In discussing the classic picture book Are You My Mother? today, an important question was raised. Namely: Why is the bird not concerned about who his father is? The baby bird moves heaven and earth to find his mother, but is completely unconcerned by the absence of his father. Could this book be an early example of positive depictions of single parenting? Is the bird unconcerned because he sees his father solely as an earner and would rather seek nurturing from his mother? Who, the bird should be asking, brought in the worms while mother was warming the eggs? Constantly, the little bird asks, "Are you my mother?" Why does a book written long before the mainstreaming of single parenthood present a baby bird with no father in sight, and no concern for his absence?
NOTE: Don't take the above seriously. If it were meant to be serious, there would be footnotes.
There are people who ruin your life by being terrible. They make everything collapse around your ears through malice or other negativities. Then there's the other kind of life ruiner. These people don't want to ruin your life at all. Sometimes, though, it feels like they have. They ruin your life through goodness. They ruin your life by being wonderful. Most of the time, you don't feel ruined. You feel better for having known them at all. It's only when you realize that no one else is as wonderful. That's when you see the good, the wonderful and the true as life ruiners.
I've just had the silliest idea ever. This is the ultimate in excessive kitchen gear: a kitchen saw and mitre box. Get perfect right angles on your bread slices! Carrots, sliced at 45 degree angles! It could revolutionize the geometry of food.

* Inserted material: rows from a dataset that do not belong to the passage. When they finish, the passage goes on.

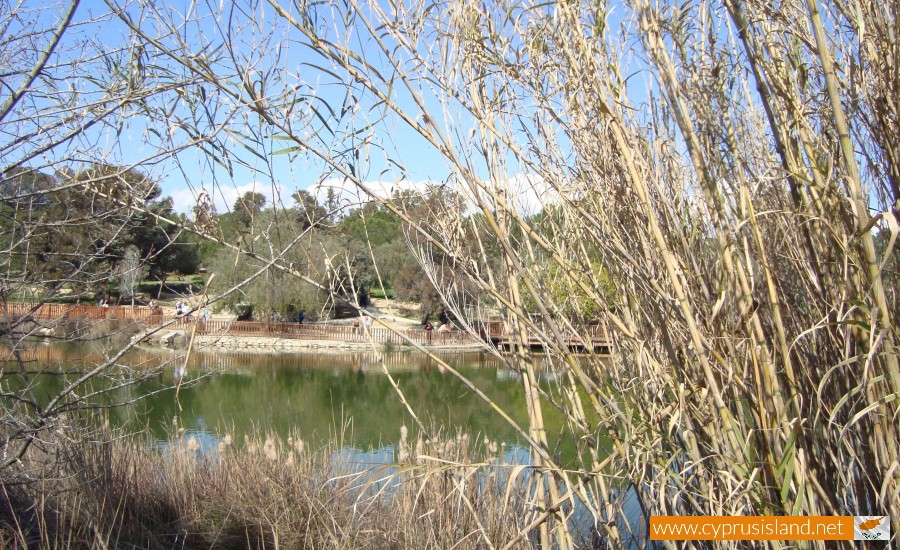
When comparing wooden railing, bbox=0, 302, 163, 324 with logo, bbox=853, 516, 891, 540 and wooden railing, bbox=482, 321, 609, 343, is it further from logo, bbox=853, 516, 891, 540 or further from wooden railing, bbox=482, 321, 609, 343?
logo, bbox=853, 516, 891, 540

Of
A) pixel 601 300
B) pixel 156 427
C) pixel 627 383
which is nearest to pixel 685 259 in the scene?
pixel 601 300

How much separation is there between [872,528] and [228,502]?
4222 mm

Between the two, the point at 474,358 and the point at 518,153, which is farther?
the point at 474,358

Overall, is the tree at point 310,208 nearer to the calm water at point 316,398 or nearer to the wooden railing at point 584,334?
the wooden railing at point 584,334

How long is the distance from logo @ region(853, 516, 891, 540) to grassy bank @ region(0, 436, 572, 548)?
122cm

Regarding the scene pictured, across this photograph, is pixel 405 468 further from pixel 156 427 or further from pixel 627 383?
pixel 156 427

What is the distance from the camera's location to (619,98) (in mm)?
1771

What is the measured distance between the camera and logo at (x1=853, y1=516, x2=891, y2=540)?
1.36 metres

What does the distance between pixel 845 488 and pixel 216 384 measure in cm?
1771

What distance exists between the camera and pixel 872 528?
1.38 meters

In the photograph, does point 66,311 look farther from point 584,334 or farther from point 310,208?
point 584,334

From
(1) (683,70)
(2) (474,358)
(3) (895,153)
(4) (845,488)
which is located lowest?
(2) (474,358)

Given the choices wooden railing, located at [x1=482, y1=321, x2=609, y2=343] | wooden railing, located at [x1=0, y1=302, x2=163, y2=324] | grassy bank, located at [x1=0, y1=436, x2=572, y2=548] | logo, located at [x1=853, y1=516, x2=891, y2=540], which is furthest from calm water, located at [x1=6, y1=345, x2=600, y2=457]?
logo, located at [x1=853, y1=516, x2=891, y2=540]

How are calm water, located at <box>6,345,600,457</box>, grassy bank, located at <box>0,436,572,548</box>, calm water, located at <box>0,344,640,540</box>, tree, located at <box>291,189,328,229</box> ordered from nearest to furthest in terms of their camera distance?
tree, located at <box>291,189,328,229</box> → grassy bank, located at <box>0,436,572,548</box> → calm water, located at <box>0,344,640,540</box> → calm water, located at <box>6,345,600,457</box>
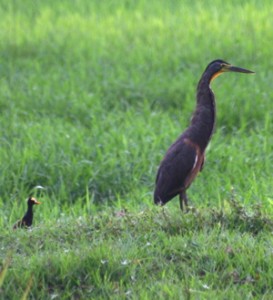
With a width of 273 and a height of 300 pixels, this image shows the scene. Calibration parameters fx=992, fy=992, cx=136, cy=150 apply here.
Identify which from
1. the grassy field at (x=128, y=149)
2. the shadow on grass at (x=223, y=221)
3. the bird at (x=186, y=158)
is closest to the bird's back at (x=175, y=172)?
the bird at (x=186, y=158)

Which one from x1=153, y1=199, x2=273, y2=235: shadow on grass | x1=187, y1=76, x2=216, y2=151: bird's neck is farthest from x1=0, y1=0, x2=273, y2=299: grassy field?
x1=187, y1=76, x2=216, y2=151: bird's neck

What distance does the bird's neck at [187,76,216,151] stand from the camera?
22.2ft

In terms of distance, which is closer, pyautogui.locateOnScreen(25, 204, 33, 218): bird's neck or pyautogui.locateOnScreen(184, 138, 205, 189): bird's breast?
pyautogui.locateOnScreen(25, 204, 33, 218): bird's neck

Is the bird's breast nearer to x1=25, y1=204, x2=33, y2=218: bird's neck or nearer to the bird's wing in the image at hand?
the bird's wing

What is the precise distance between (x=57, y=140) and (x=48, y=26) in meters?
4.54

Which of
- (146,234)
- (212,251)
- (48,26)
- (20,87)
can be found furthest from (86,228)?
(48,26)

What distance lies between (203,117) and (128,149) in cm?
187

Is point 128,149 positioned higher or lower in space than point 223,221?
lower

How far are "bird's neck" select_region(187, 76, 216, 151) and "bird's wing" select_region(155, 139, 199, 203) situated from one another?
84 millimetres

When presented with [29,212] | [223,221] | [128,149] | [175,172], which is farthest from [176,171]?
[128,149]

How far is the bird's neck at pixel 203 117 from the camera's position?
6770 millimetres

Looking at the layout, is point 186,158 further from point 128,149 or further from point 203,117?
point 128,149

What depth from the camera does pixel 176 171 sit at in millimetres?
6703

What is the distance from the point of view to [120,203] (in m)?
7.36
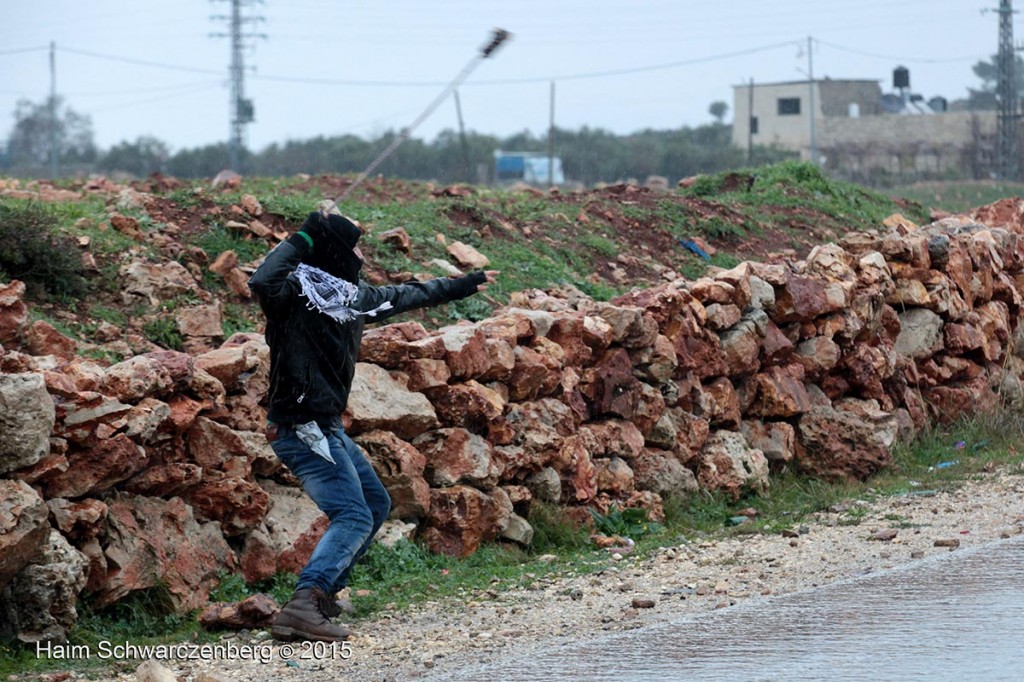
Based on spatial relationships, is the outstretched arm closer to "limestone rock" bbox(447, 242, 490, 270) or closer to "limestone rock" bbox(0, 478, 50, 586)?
"limestone rock" bbox(0, 478, 50, 586)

This is something I've been meaning to make for a while: Get some old doors (maybe six or so) from the ReStore or some other similar used hardware place. Take two and attach them together, side by side, with something quite strong like a few strips of metal bolted legthwise across the join. Do the same thing with two more. Stand the two sets of double doors up on end about six feet away from each other. Take the remaining two doors, with their long edge on the ground, and attach them to the double doors so that they form a box type configuration. Strong hardware is a good idea. After that, just throw some rails and slats into the whole thing. Ta da! Bed made of old doors. It's sturdy, it's more interesting than an IKEA bed frame, and it's cheap, too. Now I just need to get around to making it.
When I was in school, every math teacher I ever had got treated to the frustration of trying to make me show my work. I never knew how I got to the answers, I just did. There was no process to grade on the test, no way to see if I was doing it the right way. Not showing my work was, of course, a Bad Habit. Now that I look back at it, I think that life might have been a little less frustrating for my teachers if they'd had a little background on the way I work and what sort of personality I have. Being an INFJ, I have the habit of intuiting, of not knowing why, but just knowing. That was my problem in math.
My thought, then, is that instead of waiting years for university career counsellors to do the testing, people should be tested on day one. I suppose that means having five year olds doing personality tests, although I'm sure there's a more humane way to do it. Every teacher knows that different people learn differently. Why don't they act on that? If we could sort out how children could best succeed, and if they could be taught in an appropriate way, school might become a lot less frustrating for everyone involved.
A fun strategy for getting more green space and biodiversity in cities: In cities with wide sidewalks, tear out a strip a couple feet wide, next to the road. Lay in a good supply of soil and other necessaries, and then plant a micro-forest. Instead of those wussy single trees in grating, you'd wind up with a nice sound break between people and cars, as well as a habitat for urban wildlife and a good drainage system. It's a win for everyone.